Well I could see these local folk were not prepared to yarn
   And so I headed off to Micky’s not-too-distant farm.

Soon I reached the entrance to the station where Mick lived,
   I looked into their valley feeling pleased I had arrived.
He’s lived with both his parents now for two years in a row,
   His dad is Dave, his mum is Mum, they’re over sixty now.
They’ve had some ding-dong arguments, but most times they are silent,
   Their Easter Island statue stare could make a sheep turn violent.

I knocked upon the front door hard and waited for an answer,
   Then suddenly it opened and Mick stood there flabbergasted.
Son of a gun, he called out loud, why didn’t you give us a phone call
   And tell us you were coming down? Come in and meet the parents.

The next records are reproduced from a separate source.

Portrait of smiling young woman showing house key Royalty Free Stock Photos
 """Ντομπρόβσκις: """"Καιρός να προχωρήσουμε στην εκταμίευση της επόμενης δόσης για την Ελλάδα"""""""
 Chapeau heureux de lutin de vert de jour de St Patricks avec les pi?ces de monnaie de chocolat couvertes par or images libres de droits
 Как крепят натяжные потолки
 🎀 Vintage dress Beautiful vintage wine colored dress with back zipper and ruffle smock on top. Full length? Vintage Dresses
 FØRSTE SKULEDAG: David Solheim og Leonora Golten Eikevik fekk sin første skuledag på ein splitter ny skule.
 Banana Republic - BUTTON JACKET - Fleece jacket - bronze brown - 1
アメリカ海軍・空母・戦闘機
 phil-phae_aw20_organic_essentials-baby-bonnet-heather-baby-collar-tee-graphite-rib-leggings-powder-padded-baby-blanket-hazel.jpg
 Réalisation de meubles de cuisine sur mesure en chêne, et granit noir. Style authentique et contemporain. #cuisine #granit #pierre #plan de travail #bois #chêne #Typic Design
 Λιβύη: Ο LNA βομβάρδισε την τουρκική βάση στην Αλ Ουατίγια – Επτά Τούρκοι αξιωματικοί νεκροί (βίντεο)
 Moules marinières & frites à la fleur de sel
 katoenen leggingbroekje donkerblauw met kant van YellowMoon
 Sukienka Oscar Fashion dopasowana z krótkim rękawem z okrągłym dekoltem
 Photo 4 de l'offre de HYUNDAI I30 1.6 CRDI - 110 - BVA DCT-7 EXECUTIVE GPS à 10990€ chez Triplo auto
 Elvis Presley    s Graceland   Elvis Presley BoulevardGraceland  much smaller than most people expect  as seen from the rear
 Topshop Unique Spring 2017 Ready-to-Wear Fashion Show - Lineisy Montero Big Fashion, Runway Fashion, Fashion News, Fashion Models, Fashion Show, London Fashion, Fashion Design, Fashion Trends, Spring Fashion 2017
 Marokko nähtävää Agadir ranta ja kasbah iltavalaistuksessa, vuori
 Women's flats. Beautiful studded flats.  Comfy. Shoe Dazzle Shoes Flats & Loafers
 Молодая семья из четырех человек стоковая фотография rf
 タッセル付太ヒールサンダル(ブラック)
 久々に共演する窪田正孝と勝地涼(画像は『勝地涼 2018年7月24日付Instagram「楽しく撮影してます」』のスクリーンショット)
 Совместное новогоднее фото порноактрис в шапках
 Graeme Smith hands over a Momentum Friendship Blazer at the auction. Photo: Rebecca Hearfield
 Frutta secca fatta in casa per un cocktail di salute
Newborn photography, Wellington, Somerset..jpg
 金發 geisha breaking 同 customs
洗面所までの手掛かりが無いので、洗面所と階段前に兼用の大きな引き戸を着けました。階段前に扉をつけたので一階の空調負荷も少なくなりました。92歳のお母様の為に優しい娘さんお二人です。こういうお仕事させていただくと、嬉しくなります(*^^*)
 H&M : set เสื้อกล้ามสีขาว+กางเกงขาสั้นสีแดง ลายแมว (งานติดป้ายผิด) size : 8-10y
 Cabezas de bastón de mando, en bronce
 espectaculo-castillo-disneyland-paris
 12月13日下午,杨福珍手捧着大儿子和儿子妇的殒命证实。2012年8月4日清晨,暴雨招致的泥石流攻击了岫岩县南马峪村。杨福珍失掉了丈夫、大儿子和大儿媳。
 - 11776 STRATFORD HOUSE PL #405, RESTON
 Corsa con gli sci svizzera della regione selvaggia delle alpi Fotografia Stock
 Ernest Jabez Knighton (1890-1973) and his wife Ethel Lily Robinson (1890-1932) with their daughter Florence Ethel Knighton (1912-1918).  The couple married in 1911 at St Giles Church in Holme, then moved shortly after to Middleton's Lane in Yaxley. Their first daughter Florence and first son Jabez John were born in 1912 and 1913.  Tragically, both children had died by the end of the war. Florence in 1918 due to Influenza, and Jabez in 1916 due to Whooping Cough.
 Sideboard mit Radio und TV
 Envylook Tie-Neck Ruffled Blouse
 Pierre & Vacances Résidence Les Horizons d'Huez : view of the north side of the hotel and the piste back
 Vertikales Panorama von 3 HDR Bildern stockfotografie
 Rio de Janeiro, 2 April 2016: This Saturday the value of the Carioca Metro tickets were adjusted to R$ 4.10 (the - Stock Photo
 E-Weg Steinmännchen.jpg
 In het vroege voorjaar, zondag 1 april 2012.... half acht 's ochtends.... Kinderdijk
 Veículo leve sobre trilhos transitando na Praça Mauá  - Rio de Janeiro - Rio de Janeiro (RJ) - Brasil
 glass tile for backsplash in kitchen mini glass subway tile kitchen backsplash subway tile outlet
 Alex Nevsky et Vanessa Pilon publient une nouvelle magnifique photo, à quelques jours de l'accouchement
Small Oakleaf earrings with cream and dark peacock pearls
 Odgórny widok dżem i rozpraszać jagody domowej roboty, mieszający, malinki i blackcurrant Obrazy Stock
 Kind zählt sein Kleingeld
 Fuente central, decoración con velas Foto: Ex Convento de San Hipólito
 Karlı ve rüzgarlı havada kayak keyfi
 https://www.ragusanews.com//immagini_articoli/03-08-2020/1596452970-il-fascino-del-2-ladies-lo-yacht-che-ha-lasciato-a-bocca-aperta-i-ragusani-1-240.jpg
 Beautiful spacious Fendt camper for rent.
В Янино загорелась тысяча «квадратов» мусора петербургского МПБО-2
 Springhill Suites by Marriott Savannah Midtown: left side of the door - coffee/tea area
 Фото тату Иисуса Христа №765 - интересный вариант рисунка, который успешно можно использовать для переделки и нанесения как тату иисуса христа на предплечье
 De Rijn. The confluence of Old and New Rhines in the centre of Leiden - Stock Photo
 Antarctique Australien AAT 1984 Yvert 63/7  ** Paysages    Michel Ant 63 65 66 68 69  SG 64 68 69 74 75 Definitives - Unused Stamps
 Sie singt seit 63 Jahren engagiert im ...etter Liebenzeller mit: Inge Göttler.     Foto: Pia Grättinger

He took me into the kitchen where they’d all been eating lunch
   And sat me down and fed me full of steak and kidney mush.

His parents hardly looked at me but kept on eating noiselessly
   While I told Mick my sorry tale of Debbie’s damn adultery;
He lectured to me sagely then on women and their practices,
   On how they couldn’t be trusted unless well-controlled on mattresses,
But as he argy-bargied on I felt my body crumple,
   Mick showed me a bed out the back of the house and into it I tumbled.

Next morning I got up refreshed and ate my cindered toast,
   Mick said he was going rabbiting, he didn’t like to boast
But told how last time he’d shot down some forty furry bunnies
   And filled the trailer out beside their rusted, rotten dunny.
It seemed like fun to use a gun—might shoot some older kangas
   Out on those endless plains or even shoot a few goannas.

We scampered off in his four wheel drive leaving mum and dad complaining,
   Right out to the farthest boundary where there needn’t be no explaining.
We got the lot, but as it got on and the sunset grew spectacular
   I said, We’d better get back before the Bunyip has a grab at us.
Mick laughed his crazy laugh as he raced over to a stream
   To cool his sunburnt skin, diving noisily beneath.

But out almost at once he jumped with wild cries and fierce moans—
   A yabby had bitten him on the shin then right through to the bone.
Mick sat down on the bank and cursed the hidden crustacean
   Who’d caused the whole palaver and brought cries of wild damnation.
Let’s get from here, he thundered, and get plastered at the pub
   And play some darts with some mates of mine and have a bit of grub.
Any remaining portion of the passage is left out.